6:19MENINOS NÃO BRINCAM COM TIGRES

de Nelson Padrella

Junto ao rio, os grandes felinos esperavam que as gazelas chegassem. Os crocodilos também sabiam a hora da tarde que os bandos de animais acorriam a beber a última água antes que caísse a noite. Os lagartos ficavam escondidos em si mesmos, cor de água, só os olhos de fora, esperando com paciência que o alimento viesse ter à boca. Os leopardos também estavam escondidos em si mesmos, no silêncio de si mesmos, nenhum movimento que os denunciasse, e buscavam ler no mormaço da tarde as mensagens que o pequeno vento carregava. Os sáurios, na água, tinham uma leitura diferente dos felinos, não precisavam perscrutar o vento para saber da chegada dos animais que vinham roubar sua água e em troca os obsequiavam com o banquete das suas carnes. Felinos e crocodilos tinham como que um pacto invisível, mergulhados em seu silêncio e em sua invisibilidade.

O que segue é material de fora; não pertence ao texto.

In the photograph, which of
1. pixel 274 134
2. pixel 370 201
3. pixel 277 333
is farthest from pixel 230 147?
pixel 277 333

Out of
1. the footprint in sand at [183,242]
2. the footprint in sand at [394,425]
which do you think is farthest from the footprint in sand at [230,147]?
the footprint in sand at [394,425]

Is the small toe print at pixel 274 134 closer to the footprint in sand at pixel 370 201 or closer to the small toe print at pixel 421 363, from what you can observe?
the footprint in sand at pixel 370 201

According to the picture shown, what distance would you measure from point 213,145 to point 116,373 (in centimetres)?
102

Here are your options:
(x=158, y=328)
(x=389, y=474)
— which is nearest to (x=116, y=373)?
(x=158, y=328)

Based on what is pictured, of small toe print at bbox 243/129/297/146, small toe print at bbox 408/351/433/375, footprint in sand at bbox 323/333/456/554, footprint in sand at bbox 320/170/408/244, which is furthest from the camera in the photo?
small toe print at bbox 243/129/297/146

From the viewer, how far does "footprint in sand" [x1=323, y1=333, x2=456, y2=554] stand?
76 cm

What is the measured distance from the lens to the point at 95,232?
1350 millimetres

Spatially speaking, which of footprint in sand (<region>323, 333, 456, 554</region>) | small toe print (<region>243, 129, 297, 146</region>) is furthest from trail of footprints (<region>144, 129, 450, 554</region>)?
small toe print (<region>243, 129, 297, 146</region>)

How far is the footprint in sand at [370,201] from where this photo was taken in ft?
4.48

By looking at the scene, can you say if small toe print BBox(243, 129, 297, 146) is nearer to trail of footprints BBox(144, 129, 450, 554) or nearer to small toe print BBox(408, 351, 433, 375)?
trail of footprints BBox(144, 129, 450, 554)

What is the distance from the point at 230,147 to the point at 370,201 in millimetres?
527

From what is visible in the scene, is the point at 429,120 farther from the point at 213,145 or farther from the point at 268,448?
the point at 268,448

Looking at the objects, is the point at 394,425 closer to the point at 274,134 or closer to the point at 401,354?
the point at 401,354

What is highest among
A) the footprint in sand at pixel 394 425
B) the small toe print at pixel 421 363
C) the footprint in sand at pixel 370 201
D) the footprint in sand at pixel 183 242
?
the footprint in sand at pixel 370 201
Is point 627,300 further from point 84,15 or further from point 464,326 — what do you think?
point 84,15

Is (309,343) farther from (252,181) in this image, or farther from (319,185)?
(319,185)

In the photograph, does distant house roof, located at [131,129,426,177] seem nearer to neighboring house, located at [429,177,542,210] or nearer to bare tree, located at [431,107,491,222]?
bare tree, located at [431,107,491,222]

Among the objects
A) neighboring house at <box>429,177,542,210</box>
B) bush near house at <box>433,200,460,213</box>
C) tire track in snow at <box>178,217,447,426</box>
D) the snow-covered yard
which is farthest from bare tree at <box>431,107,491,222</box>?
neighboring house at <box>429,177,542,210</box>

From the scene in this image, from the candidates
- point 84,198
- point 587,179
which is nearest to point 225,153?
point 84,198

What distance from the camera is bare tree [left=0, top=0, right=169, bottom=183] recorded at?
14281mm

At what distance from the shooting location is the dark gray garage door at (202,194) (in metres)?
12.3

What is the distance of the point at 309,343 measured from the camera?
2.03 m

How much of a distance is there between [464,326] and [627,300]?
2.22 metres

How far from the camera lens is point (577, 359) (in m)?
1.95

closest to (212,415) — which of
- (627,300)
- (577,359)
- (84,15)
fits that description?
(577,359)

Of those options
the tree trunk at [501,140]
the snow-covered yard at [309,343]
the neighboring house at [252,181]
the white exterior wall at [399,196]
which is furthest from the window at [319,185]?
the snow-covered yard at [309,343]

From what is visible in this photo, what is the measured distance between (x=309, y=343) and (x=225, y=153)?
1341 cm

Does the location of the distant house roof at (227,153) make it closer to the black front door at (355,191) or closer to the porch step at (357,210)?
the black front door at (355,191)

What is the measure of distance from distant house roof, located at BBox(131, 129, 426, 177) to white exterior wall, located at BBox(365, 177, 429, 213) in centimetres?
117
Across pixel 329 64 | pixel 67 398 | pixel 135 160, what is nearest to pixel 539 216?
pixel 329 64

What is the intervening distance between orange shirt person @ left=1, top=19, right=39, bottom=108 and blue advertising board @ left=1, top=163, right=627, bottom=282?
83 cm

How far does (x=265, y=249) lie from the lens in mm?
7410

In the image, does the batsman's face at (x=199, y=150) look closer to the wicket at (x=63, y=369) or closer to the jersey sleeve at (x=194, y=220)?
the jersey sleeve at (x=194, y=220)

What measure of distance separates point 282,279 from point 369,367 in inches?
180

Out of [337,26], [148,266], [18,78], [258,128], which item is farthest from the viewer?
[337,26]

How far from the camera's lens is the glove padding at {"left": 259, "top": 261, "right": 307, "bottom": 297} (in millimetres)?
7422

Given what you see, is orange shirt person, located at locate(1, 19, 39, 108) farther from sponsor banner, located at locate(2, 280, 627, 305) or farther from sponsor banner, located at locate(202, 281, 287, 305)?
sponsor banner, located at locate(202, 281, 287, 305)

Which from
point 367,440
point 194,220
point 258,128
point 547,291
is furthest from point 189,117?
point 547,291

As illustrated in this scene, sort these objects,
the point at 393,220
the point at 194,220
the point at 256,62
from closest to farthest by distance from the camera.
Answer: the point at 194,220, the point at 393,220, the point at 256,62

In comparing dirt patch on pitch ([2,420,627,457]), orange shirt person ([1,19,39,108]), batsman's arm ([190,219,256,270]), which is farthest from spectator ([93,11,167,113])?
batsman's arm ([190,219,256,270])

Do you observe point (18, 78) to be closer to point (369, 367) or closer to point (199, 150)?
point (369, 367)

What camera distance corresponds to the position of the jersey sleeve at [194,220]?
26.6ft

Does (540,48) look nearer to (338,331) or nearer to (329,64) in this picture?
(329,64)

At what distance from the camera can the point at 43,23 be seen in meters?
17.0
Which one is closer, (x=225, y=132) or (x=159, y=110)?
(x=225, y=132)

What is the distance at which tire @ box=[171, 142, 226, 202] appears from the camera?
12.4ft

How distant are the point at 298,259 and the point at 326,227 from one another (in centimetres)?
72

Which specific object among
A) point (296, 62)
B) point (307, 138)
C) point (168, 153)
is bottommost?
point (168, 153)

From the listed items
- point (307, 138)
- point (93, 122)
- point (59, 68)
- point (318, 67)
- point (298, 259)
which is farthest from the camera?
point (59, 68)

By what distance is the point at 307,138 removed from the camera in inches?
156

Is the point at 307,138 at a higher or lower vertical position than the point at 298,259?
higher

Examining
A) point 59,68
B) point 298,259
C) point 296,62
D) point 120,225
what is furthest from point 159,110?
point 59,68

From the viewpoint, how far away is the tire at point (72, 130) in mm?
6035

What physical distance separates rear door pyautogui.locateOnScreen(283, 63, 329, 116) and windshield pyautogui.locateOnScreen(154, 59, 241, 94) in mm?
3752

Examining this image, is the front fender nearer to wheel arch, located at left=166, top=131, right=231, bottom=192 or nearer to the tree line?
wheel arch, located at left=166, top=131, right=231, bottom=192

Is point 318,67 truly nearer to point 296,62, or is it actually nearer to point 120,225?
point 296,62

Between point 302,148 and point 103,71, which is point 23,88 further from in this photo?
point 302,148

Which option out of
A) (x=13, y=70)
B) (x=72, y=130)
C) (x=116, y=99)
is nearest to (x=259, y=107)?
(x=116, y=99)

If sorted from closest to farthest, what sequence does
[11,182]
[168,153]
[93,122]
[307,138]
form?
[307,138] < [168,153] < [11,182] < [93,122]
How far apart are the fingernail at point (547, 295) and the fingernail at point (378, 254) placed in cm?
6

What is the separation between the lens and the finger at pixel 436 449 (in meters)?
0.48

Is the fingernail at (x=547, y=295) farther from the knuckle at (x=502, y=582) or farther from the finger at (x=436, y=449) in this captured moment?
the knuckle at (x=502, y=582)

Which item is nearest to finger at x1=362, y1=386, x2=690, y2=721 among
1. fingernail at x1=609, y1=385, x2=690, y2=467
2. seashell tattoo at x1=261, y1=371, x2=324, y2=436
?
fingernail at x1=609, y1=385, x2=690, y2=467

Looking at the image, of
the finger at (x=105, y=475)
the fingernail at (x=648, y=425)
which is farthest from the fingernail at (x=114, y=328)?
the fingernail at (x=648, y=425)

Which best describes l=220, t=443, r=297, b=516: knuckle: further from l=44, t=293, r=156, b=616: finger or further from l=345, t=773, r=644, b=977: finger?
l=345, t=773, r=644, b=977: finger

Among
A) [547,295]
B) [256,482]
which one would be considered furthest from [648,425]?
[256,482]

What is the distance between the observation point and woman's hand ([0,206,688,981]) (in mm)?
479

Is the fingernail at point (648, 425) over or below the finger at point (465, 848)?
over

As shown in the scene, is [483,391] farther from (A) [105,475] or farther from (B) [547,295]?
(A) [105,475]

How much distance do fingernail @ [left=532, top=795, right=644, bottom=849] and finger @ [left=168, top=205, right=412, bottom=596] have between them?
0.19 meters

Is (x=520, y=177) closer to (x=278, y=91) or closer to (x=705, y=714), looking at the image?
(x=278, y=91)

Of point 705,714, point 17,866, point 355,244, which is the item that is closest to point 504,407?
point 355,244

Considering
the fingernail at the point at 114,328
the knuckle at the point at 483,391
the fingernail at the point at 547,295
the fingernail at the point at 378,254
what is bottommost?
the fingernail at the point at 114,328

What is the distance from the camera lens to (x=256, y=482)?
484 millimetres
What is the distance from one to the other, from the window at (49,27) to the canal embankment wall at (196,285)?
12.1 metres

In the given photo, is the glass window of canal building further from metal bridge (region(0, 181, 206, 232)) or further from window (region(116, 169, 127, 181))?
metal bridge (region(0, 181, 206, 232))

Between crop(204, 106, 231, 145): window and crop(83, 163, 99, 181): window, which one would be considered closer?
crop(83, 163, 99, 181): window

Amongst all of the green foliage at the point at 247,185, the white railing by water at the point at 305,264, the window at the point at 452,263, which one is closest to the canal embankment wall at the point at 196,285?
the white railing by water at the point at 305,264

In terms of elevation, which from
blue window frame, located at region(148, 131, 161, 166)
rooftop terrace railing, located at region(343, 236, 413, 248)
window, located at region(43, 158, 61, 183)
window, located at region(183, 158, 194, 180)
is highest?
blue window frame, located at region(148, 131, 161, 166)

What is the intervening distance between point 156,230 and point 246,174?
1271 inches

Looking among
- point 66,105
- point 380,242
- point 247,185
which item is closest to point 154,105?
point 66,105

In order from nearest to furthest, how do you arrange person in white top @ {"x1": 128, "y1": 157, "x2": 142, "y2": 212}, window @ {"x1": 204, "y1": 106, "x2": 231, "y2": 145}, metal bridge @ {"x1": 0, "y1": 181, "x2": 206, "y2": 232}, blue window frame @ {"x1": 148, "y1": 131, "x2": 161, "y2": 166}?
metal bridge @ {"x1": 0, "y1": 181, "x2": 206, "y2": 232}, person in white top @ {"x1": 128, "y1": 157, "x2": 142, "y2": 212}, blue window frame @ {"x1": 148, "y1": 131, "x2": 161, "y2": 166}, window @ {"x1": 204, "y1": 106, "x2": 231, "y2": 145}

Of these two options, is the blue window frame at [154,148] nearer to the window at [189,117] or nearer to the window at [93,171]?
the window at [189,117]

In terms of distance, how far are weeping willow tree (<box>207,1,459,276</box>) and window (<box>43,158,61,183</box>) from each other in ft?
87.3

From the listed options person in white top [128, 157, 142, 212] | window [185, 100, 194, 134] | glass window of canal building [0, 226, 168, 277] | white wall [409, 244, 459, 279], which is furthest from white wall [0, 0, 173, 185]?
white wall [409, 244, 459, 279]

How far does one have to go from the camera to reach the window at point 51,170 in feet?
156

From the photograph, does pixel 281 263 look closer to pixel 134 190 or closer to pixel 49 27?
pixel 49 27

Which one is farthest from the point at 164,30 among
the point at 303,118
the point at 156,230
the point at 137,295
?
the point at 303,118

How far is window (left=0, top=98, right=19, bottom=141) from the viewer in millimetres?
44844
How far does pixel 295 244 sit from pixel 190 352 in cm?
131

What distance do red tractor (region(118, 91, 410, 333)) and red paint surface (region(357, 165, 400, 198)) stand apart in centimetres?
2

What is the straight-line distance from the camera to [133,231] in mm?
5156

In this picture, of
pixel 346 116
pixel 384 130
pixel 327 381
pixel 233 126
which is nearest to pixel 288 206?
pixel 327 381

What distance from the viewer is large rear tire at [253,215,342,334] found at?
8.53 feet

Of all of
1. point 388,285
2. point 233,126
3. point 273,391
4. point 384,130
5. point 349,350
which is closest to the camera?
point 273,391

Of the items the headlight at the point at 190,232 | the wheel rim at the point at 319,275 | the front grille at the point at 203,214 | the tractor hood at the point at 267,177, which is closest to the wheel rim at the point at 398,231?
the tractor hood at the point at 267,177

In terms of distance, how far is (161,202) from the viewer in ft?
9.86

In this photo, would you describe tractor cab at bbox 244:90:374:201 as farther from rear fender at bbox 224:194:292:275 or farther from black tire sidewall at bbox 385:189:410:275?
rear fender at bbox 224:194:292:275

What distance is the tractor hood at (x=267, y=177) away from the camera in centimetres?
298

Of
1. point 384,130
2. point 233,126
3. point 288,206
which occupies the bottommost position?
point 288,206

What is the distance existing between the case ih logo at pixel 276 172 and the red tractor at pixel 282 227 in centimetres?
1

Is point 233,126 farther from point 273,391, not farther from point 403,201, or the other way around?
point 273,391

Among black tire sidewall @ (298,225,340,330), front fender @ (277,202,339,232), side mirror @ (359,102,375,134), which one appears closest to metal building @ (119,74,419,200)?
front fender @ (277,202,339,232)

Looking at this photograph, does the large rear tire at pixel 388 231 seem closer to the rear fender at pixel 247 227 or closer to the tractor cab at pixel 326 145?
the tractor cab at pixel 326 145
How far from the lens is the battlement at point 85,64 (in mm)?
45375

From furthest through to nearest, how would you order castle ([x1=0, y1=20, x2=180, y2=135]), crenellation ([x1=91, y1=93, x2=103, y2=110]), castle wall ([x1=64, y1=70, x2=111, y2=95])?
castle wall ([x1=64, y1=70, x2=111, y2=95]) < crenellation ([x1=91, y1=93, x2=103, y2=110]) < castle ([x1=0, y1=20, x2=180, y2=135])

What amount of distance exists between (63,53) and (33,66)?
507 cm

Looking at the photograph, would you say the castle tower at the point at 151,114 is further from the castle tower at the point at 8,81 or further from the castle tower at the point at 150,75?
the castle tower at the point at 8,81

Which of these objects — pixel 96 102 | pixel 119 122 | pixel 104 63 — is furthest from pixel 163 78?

Mas, acima de crocodilos e de leopardos havia um animal mais poderoso, e esse não matava só para se alimentar. Matava, destruía, disseminava o mal por onde fosse por sentir prazer nisso ou porque lucrava algum dinheiro.

Num fim de dia, quando os animais aguardavam que as gazelas viessem, o cheiro que chegou desenhado no ar alertava para o perigo que mais temiam. Os homens chegaram com suas armas e arapucas e espalharam o pânico entre os felinos. Então, nenhuma carne alimentou o bando de gatos e nem dos bichos escondidos na água. Alegre apenas o acampamento dos invasores, agora ricos de peles e de filhotes. Os pequeninos sabiam que nunca mais iriam ter a proteção dos pais e nunca mais iriam aprender a caçar nas savanas porque agora seriam apenas objeto de diversão para as crias dos invasores.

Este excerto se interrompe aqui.